The Deceitful Artwork: Beautiful Falsehood or False Beauty?

AuthorGroarke, Louis

Formalists such as Dziemidok, Greenberg, Fry, Bell, Prall, Fried, Fiedler, Kant and others separate the aesthetic and the ethical. In this article I argue that moral considerations may play a decisive role in our appreciation of particular works of art. My argument involves a close examination of a particular painting, La mort de Marat (The Death of Marat) by the French painter Jacques-Louis David. (See page 72 below.)

A Brief Overview of Formalism

Bohdan Dziemidok, in a scholarly paper, has proposed an "aesthetic formalism" based on the primacy or exclusivity of the perceptual or sensual structure of art. [1] Invoking David Prall's notion of "aesthetic surface," Dziemidok favourably reviews the claim that "the aesthetic strictly (properly understood) is what is apprehended directly and immediately by sensation." [2] This formalist view of painting is hardly unprecedented.

Willful reductionism?

Although Clement Creenberg complained that the term "formalism" had "acquired ineradicably vulgar tones in English," [3] a similar emphasis on the perceptual aspects of painting led to his indefatigable defence of abstract art. [4] Greenberg goes so far as to recommend that we ignore the subject matter of representational work. He points out that Baudelaire was better able to appreciate the paintings of Delacroix when "he was still too far away ... to make out the images [they] contained, when [they] were still only a blur of colours," [5] and that "critics and connoisseurs ... consciously dismissed from their minds the connotations of Rubens' nudes when assessing and experiencing the final worth of his art." [6]

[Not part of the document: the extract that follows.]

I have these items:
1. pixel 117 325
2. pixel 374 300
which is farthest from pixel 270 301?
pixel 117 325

Clive Bell, the famous proponent of "significant form," likewise argued that the perceptual aspects of a work are what count. Bell distinguishes between pictures that "convey information" and works of art. The former "leave untouched our aesthetic emotions because it is not their forms but the ideas or information suggested or conveyed that affect us." [7] According to Bell, "To appreciate a work of art we need bring nothing but a sense of form and colour and a knowledge of three-dimensional space." [8] "Subject matter is unimportant. It is the formal elements of pictorial design which engender an emotional or perceptual experience that is valued in and of itself." [9]

English art critic and painter Roger Fry also identified perceptual experience as uniquely and properly aesthetic. Fry limits aesthetic appreciation to an awareness of "order and variety in the sensuous plane." The artist "arrange[s] the sensuous presentment of objects ... with an order and appropriateness altogether beyond what Nature herself provides." [10] The connoisseur, in recognising this superior order, enjoys an exalted emotional state that arises solely from the visual facts of perception.

The views of Dziemidok, Prall, Greenberg, Bell and Fry echo the thought of earlier formalists like Conrad Fiedler, Robert von edler Zimmermann [11] and Eduard Hanslick. [12] Inspired by Kant and writing in 1867, Fiedler identifies artistic creation with "perceptual experience." According to Fiedler, such experience is "an impartial, free activity, which serves no purpose beyond itself." [13] Fiedler dismisses the subject matter of representative work. That part of an artwork "that can be grasped conceptually and expressed in verbal terms does not represent the artistic substance which owes its existence to the creative powers of an artist." [14] For the true artist, "the world is but a thing of appearances." In true artistic appreciation, "interest in literary content vanishes."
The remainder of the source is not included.